The arrest of a prominent media figure sparked international condemnation, with analysts and rights groups calling the case politically motivated.
David Kramer, managing director for global policy at the George W. Bush Institute, told VOA’s Georgian Service he believes the sentencing “is the latest evidence of the government abusing the judicial system to go after the political opponents.”
“It is not the first time; I fear it won’t be the last time,” said Kramer, who under President George W. Bush was the U.S. Assistant Secretary of State for Democracy, Human Rights, and Labor.
The U.S embassy in Georgia said the case brings into question Georgia’s commitment to Western orientation.
“From its inception, this case has raised questions, including about the timing and the charges,” the U.S embassy statement read. It added that the ruling “calls into question Georgia’s commitment to rule of law, and further demonstrates the fundamental importance of having an independent, impartial judiciary.”
European Parliament member Rasa Jukneviciene noted that the arrest comes as Georgia pushes for membership to the EU.
“It’s one more bad message from Georgia, in terms of the Georgian people’s attempt to join the European Union one day,” Jukneviciene, a politician from Lithuania, told VOA. “This message comes as the European Commission will very soon be making a proposal to the EU Council on countries like Ukraine and Georgia for their candidacy status.”

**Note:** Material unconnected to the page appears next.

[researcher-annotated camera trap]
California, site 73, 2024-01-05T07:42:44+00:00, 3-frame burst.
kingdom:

Georgia applied for EU membership in early March, shortly after Russia invaded Ukraine.
Georgia says it wants EU integration. But Kramer said he believes that the Georgian Dream party is using government institutions for its own interests.
“I think the way to handle this is through a tough love approach, if you will, which is to continue to support Georgia, the country, the people, while going after the people who are responsible for taking Georgia in a wrong direction politically,” he said.

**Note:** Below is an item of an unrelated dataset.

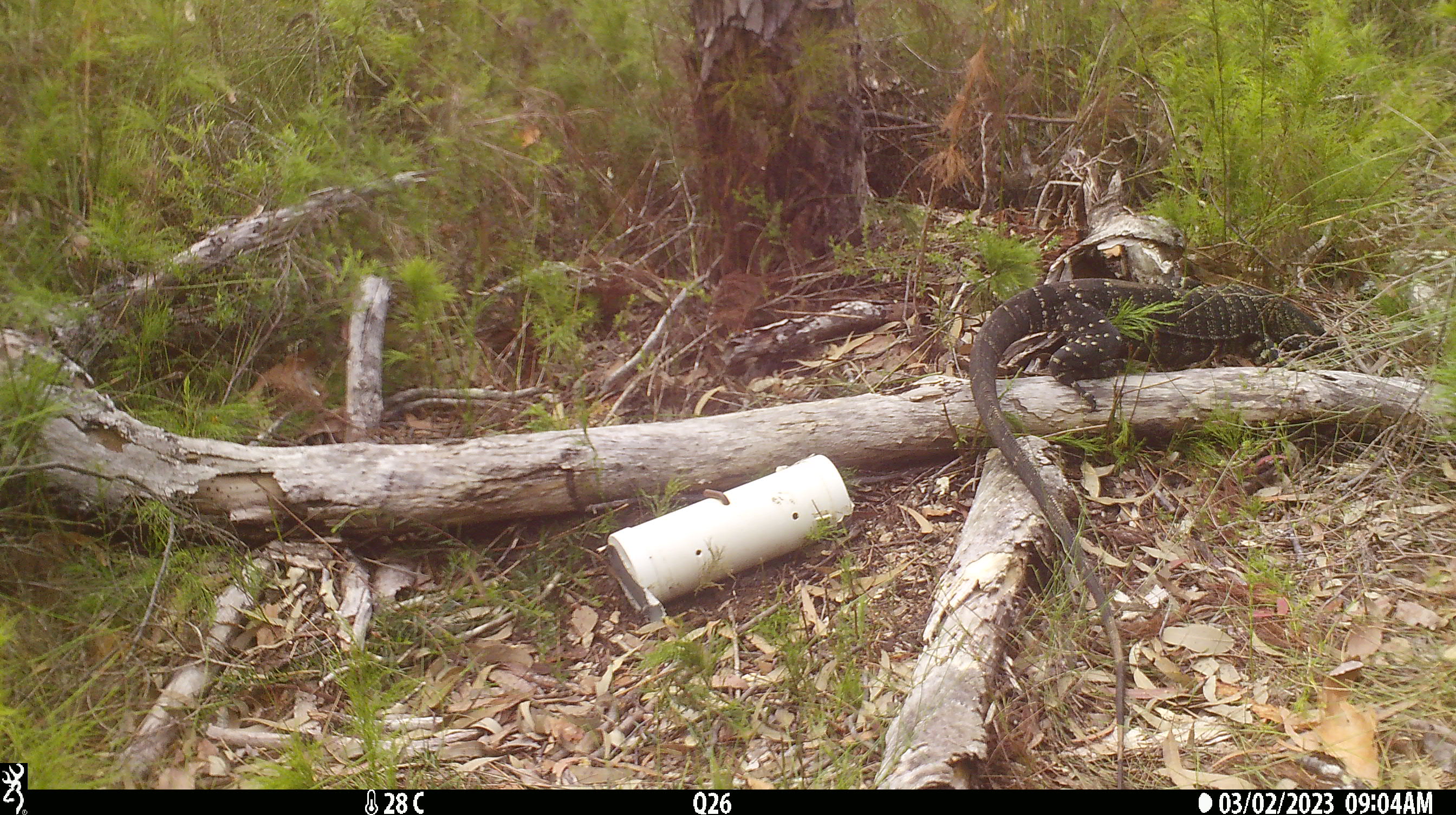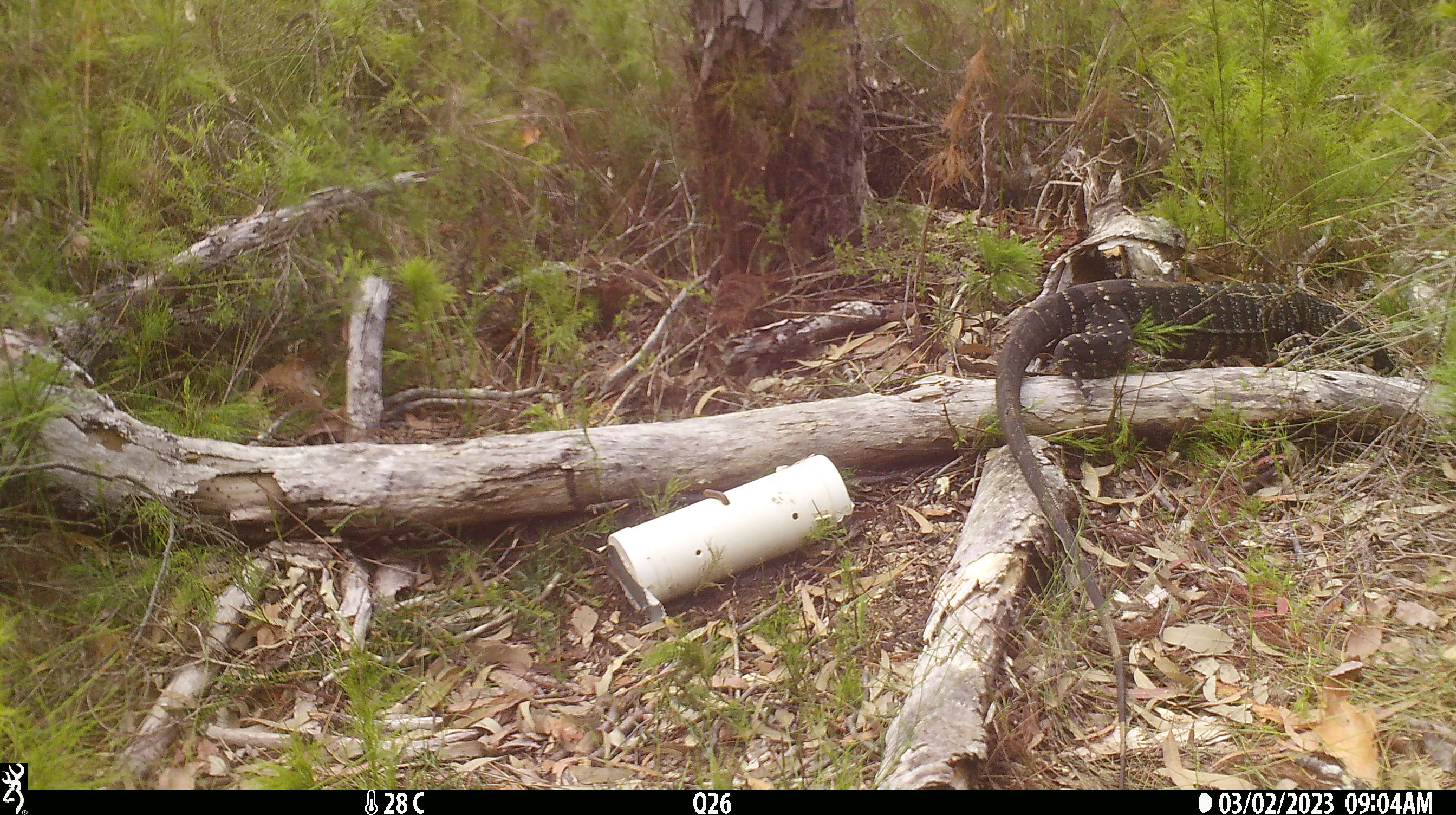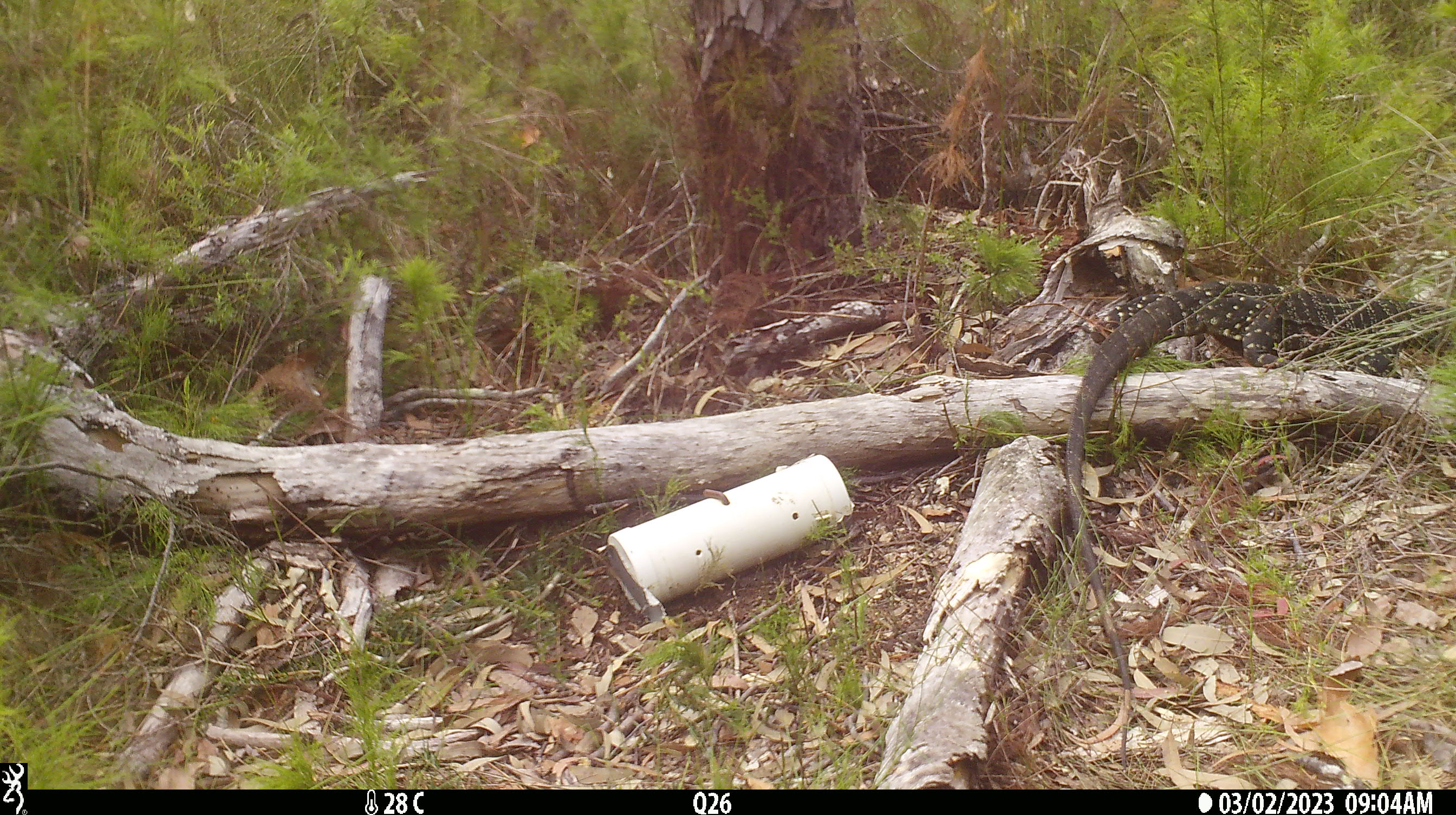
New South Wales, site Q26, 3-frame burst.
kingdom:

The nongovernmental organization Transparency International-Georgia said the case appeared to be politically motivated and aimed at “punish[ing] Nika Gvaramia and disrupt[ing] the activities of a critical media outlet.”
“The use of the justice system for media censorship and intimidation sends a clear message to other critical media outlets as well,” Transparency International-Georgia said in a statement.
Keti Khutsishvili, executive director of the Open Society Georgia Foundation, said the case showed “no signs of criminal liability, and therefore it should be discussed as an entrepreneurial affair.”
Linking income, liability
The investigation into Gvaramia started in 2019.
According to the public defender, the Prosecutor’s Office of Georgia was trying to prove that Gvaramia “could have brought more income to the company but he did not do so, and that this is a crime.”
The office of Public Defender Nino Lomjaria, however, told the Tbilisi court via a letter that Gvaramia’s actions were not criminal.
“An entrepreneurial decision may not lead even to corporate liability, not to mention criminal liability. The decision made by the director might be to make less profit, but it might serve the best interests of the corporation and aim to insure against short-term or long-term risks,” the letter read.
Deputy Public Defender Giorgi Burjanadze believes the court ruling sets a dangerous precedent for media and media managers.
“This action has a very big impact on the media,” he told VOA.
“We are talking about actions inside media, and a director gets punished because government tells him that he had to bring more income,” Burjanadzde said. “If theoretically we agree that this is right and the government can punish someone for this, in future this will have chilling effect for others, because every manager will think that if they did not get profit, they automatically are guilty.”
Such an approach could impact Georgia’s standing on press freedom rankings and be a “step back,” he added.
Currently, Georgia ranks 89 out of 180 countries, where 1 is freest, according to the annual index by Reporters Without Borders. The media watchdog warns that “official interference undermines efforts undertaken to improve press freedom.”
This article originated in VOA’s Georgian Service.